__Vorliegender Text__.
↓↓↓

# Thermoelement Typ K - Fehler durch Induktion - Wie Erden/Schirmen



## gorx (1 Dezember 2015)

Wir betreiben einen elektrisch Beheizten Ofen (Thyristor Steuerung, 1050C°).
Allerdings wird bei 1050C° sporadisch Übertemperatur gemeldet. Es sind 4 Messstellen und alle spielen Verrückt. Die "Störung" steht meist nur für ~1 Sekunde an, danach ist die Messung wieder Normal.

Ich vermute, dass eine Spannung in die Themoelemente induziert wird. Die Ausgleichsleitung ist einseitg geerdet.

Was könnte man noch machen?


----------



## Crack123 (1 Dezember 2015)

Hallo !

Mein Tipp besorgt euch Messumformer die direkt in den Fühlerkopf eingebaut werden können und fahrt mit 20mA Signal in eure Auswertung, 
hatten sowas auch an einem Induktions Schmelzofen mit 2 MW mit Temperaturschwankungen im Bereich von 15°C +-.


lg


----------



## SchneiderCC (1 Dezember 2015)

Bei Siemens gabs mal einen FAQ 
[h=1]"Wie können Sie bei der Verwendung von Infrarot-Keramikstrahlern und hohen Temperaturen Messwertschwankungen vermeiden?"
[/h]https://support.industry.siemens.com/cs/document/17444941/wie-k%C3%B6nnen-sie-bei-der-verwendung-von-infrarot-keramikstrahlern-und-hohen-temperaturen-messwertschwankungen-vermeiden?dti=0&lc=de-DE

Vielleicht betrifft dich das ja, als ich das Problem mal haate half ein tausch der Baugruppe gegen eine Protentialfreie.


----------



## WVS (6 Januar 2016)

gorx schrieb:


> Wir betreiben einen elektrisch Beheizten Ofen (Thyristor Steuerung, 1050C°).
> Allerdings wird bei 1050C° sporadisch Übertemperatur gemeldet. Es sind 4 Messstellen und alle spielen Verrückt. Die "Störung" steht meist nur für ~1 Sekunde an, danach ist die Messung wieder Normal.
> 
> Ich vermute, dass eine Spannung in die Themoelemente induziert wird. Die Ausgleichsleitung ist einseitg geerdet.
> ...



1. Schirm beidseitig auflegen, mind. 10qmm Erdung als Ausgleichsleitung. Verlegung in geerdetem Metallrohr ist auch sehr hilfreich.

↑↑↑

__Erfasste Daten__.
↓↓↓

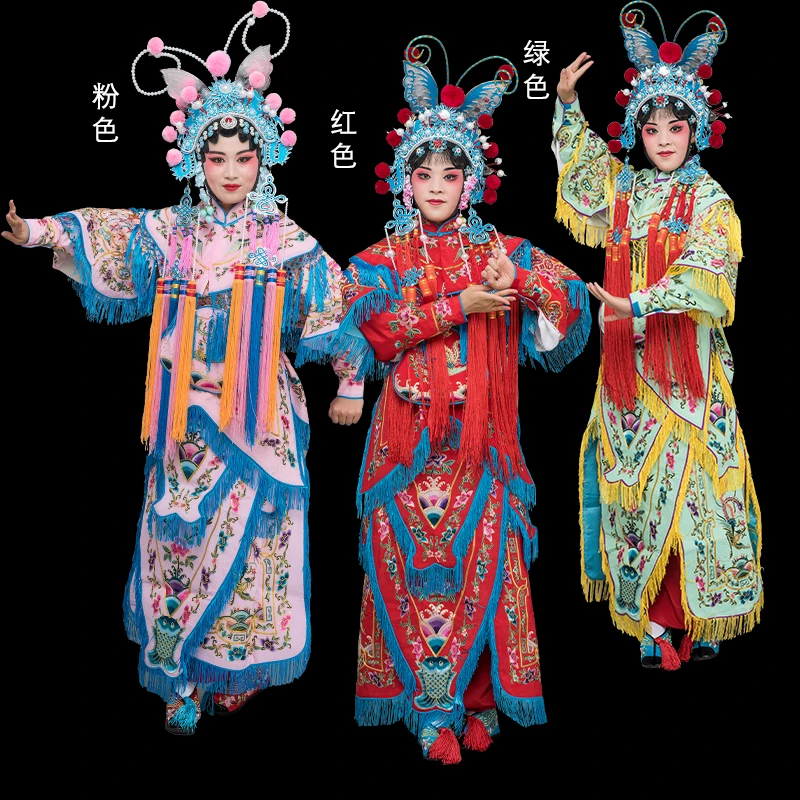 促销 京剧 戏装戏服 戏曲戏剧 武旦刀马旦女将服装—各色女改良靠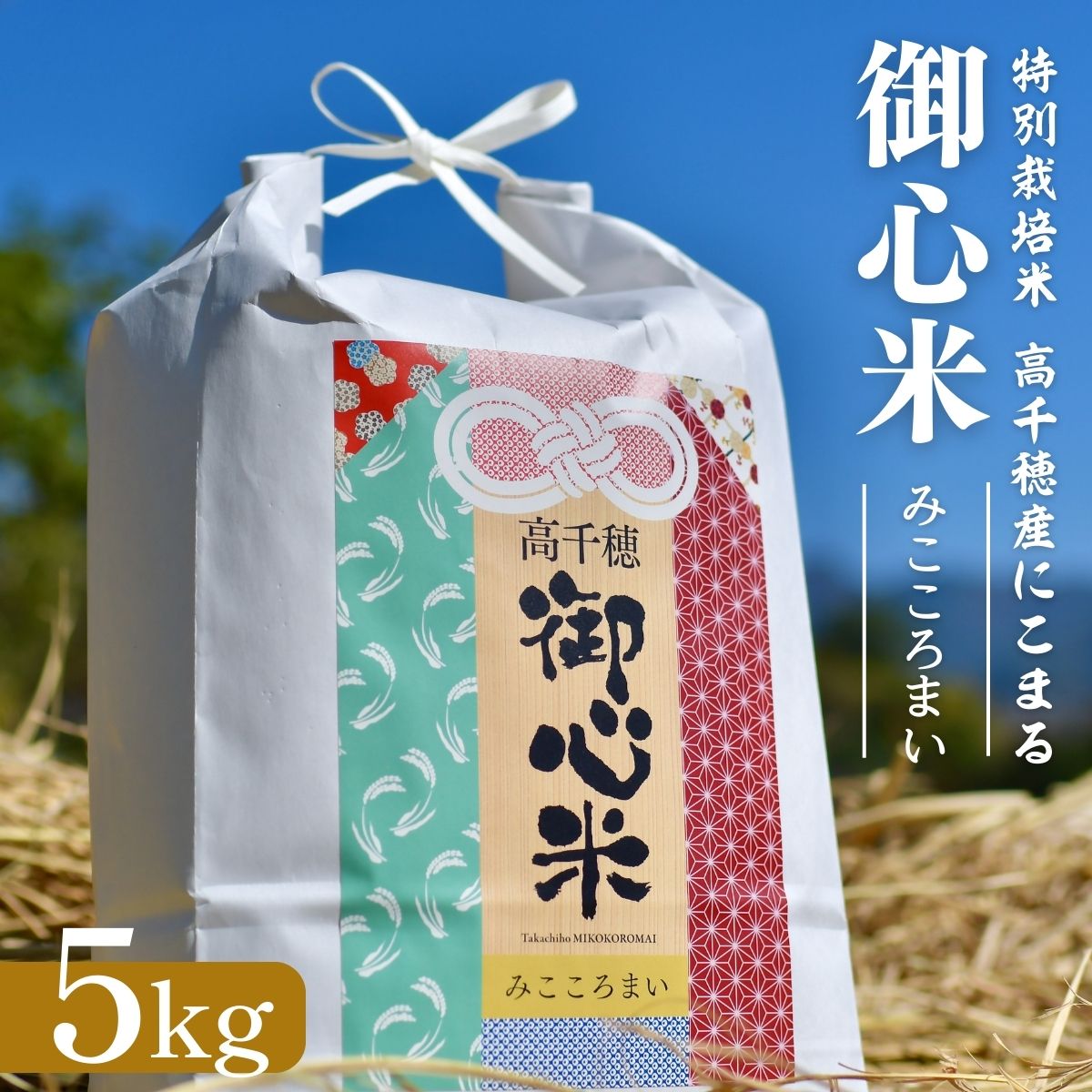 高千穂御心米 5kg にこまる お米 精米 白米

↑↑↑

__Arbeitsauftrag A__.
Beantworte diese Fragen zum Thread zum Thermoelement Typ K:
(i) Wie lange steht die „Störung“ laut gorx meist an?
(ii) Mit welchem Signal soll man laut Crack123 in die Auswertung fahren?
(iii) Welchen Querschnitt soll die Erdung als Ausgleichsleitung laut WVS mindestens haben?
__Arbeitsauftrag B__.
Schreibe den Thread zum Thermoelement Typ K nach seinem letzten Satz weiter.
Die Daten sind eigenständiges Material und gehören nicht zum Thread zum Thermoelement Typ K.

__Lösung A__.
(i) Meist nur etwa 1 Sekunde.
(ii) Mit einem 20-mA-Signal.
(iii) Mindestens 10 qmm.

__Lösung B__.
2. Abstand halten zu Leitungen, die Störungen einstreuen könnten (Leistungskabel, aber auch Kabel von Magnetventilen u.ä.). MIN. 20 cm, besser mehr.

3. Wenn möglich, das Signal filtern, z.B. Tiefpass in der Auswertesoftware.


----------



## borromeus (6 Januar 2016)

siehe folgendes Post... (da gabs ein Problem beim editieren)


----------



## borromeus (6 Januar 2016)

kurzfristig den Alarm 5s verzögern und dann forschen.
Meist schaltet sich da irgendwo ein Motor ein, meistens ist es ein FU.
Hatte das schon öfters, da ist meist bei einem FU der Schirm von einem Kabel nicht vorhanden, oder nicht, oder falsch aufgelegt.
Das blöde daran ist, das Ding kann auch 100m weit entfernt sein.

Wenn Geld keine Rolle spielt würde ich #2 anstreben. Diese mV Signale sind eben ein Jammer.


----------



## WVS (6 Januar 2016)

Hallo borromeus, wenn du mit "#2" mein "2." meinst, das war nicht als Auswahl gedacht! Alle 3 Punkte sollten durchgeführt werden.


----------



## borromeus (6 Januar 2016)

WVS schrieb:


> Hallo borromeus, wenn du mit "#2" mein "2." meinst, das war nicht als Auswahl gedacht! Alle 3 Punkte sollten durchgeführt werden.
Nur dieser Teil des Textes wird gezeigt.